Tracey Rowland est une Australienne, mariée, qui a étudié aux Universités de Queensland, Melbourne, Londres, Cambridge (Ph.D) et à l’Université Pontificale du Latran de laquelle elle est diplômée en Théologie sacrée (S.T.L.). Elle est professeure à Melbourne et à l’Université de Sydney, présidente de l’Institut Jean-Paul II pour le mariage et la famille de Melbourne et membre permanente du Centre de Philosophie et de Théologie à l’Université de Nottingham, au Royaume Uni, depuis 2001. Elle est l’auteure de plusieurs ouvrages sur Joseph Ratzinger, dont Ratzinger’s Faith : The Theology of Pope Benedixt XVI (2008) lequel est traduit en espagnol, en polonais et en portuguais.

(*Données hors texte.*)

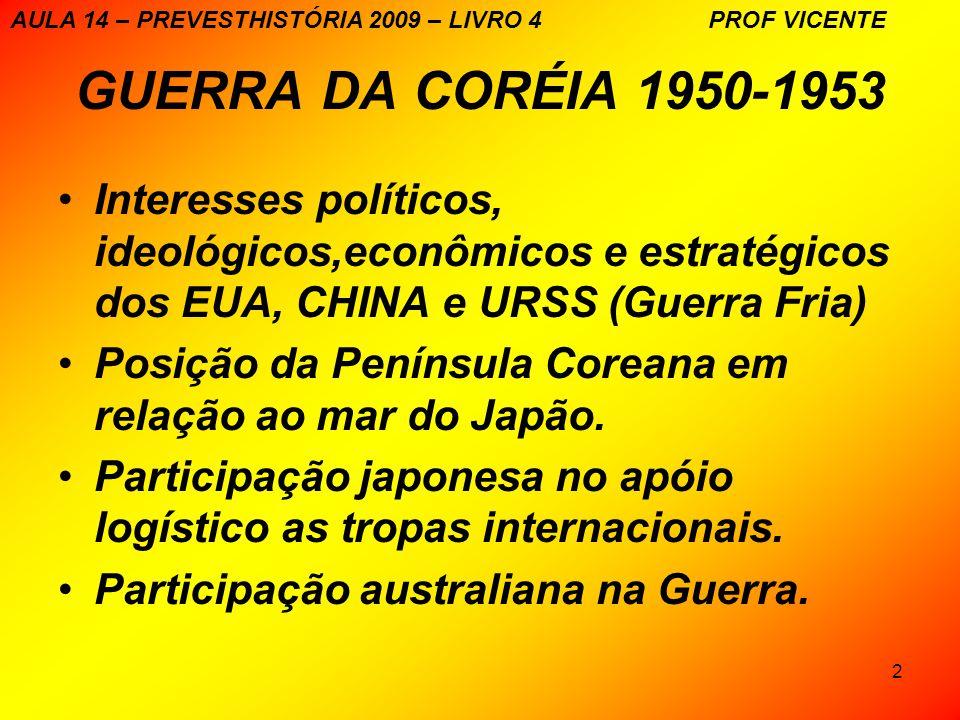 2 GUERRA DA CORÉIA 1950-1953 Interesses políticos, ideológicos,econômicos e estratégicos dos EUA, CHINA e URSS (Guerra Fria) Posição da Península Coreana em relação ao mar do Japão.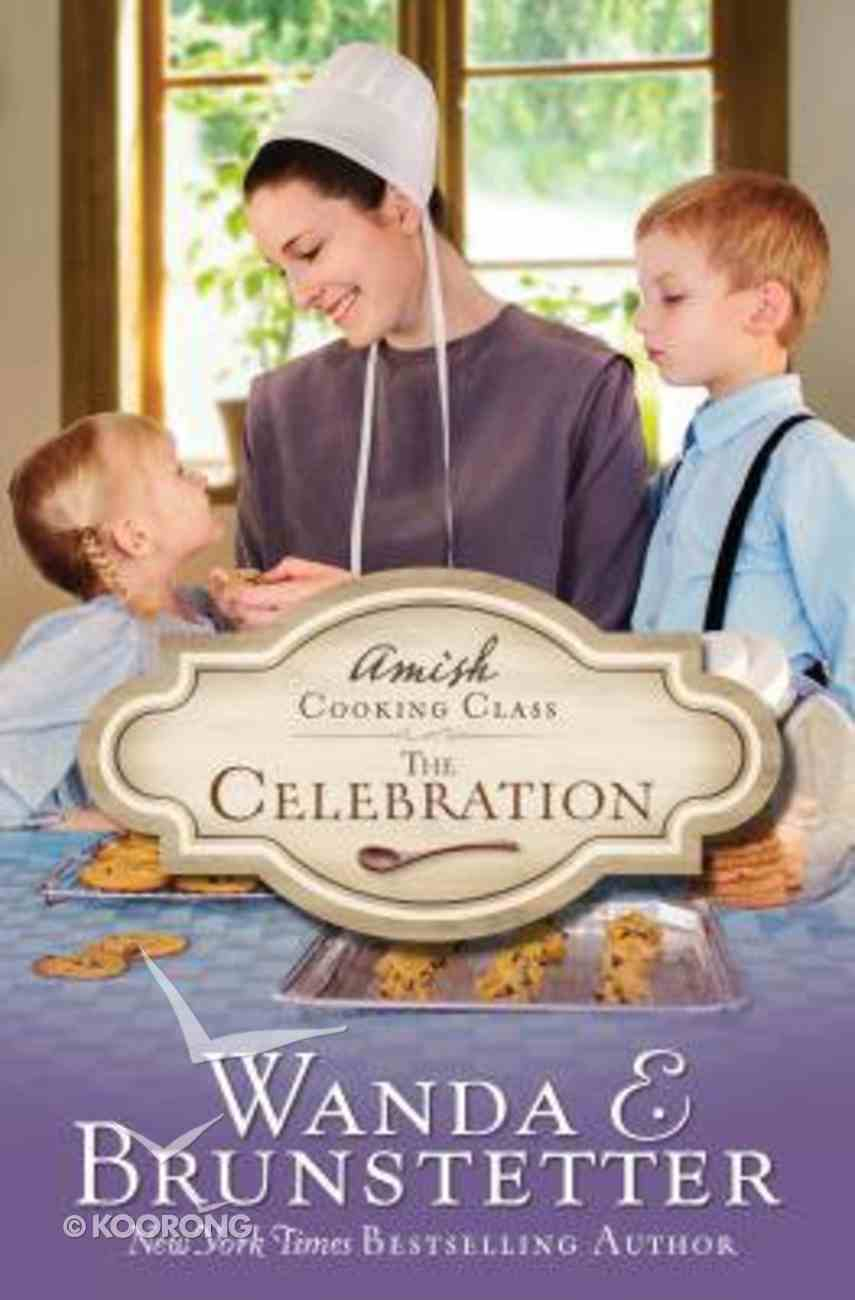The Celebration (#03 in Amish Cooking Class Series) Paperback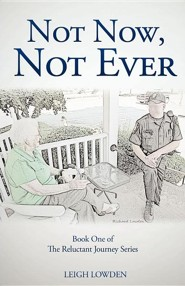 Not Now, Not Ever  -     By: Leigh Lowden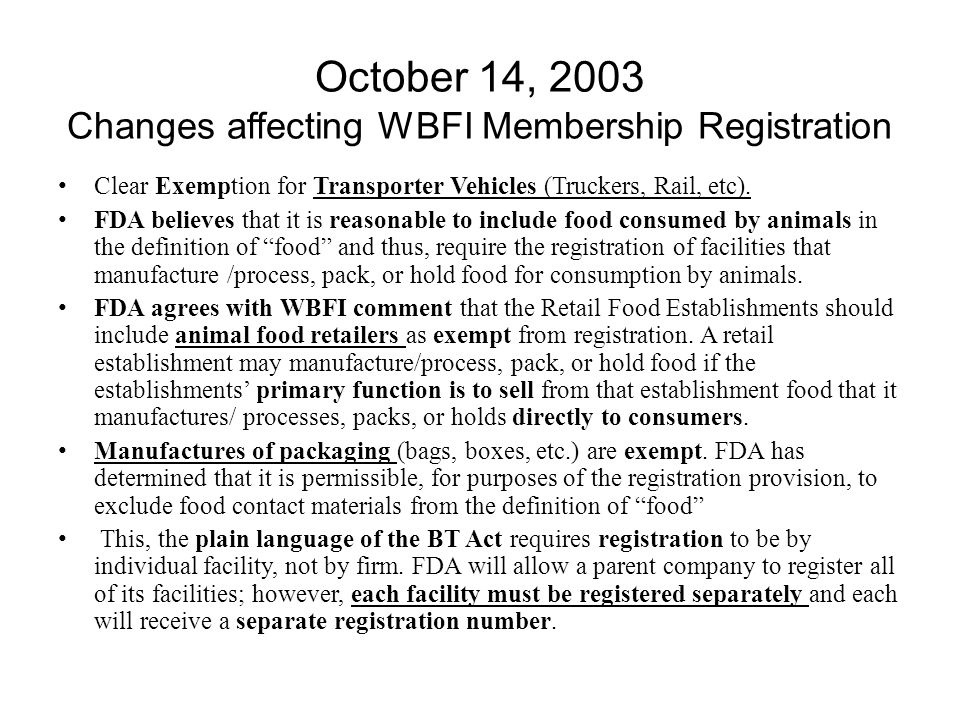 October 14, 2003 Changes affecting WBFI Membership Registration Clear Exemption for Transporter Vehicles (Truckers, Rail, etc).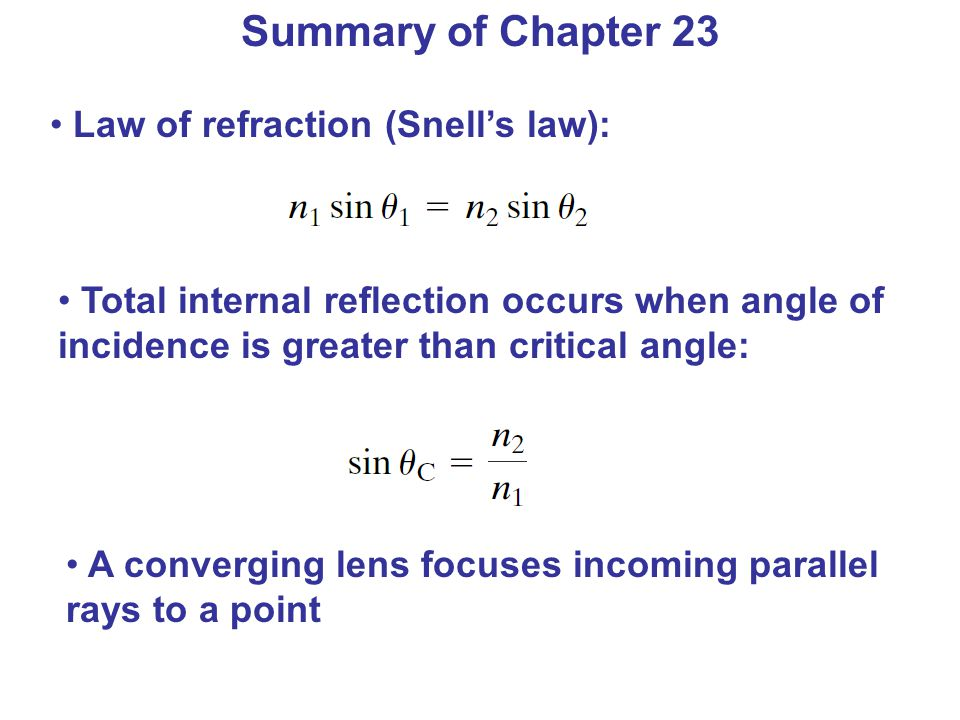 Summary of Chapter 23 Law of refraction (Snell's law): Total internal reflection occurs when angle of incidence is greater than critical angle: A converging lens focuses incoming parallel rays to a point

Marianne Schlosser est née en Bavière. Elle est diplômée de l’Université de Munich avec une thèse sur L’expérience de Dieu dans la théologie de Bonaventure; les Éditions du Cerf en ont publié une traduction sous le titre Saint Bonaventure. La joie d’approcher Dieu (2007). Spécialisée en théologie et en spiritualité de la période patristique et médiévale, elle est professeure à l’Université de Vienne. Elle a contribué à la publication récente de la thèse de Benoît XVI sur Bonaventure et la théologie de l’histoire à travers la fondation de l’Institut Papst Benedikt XVI.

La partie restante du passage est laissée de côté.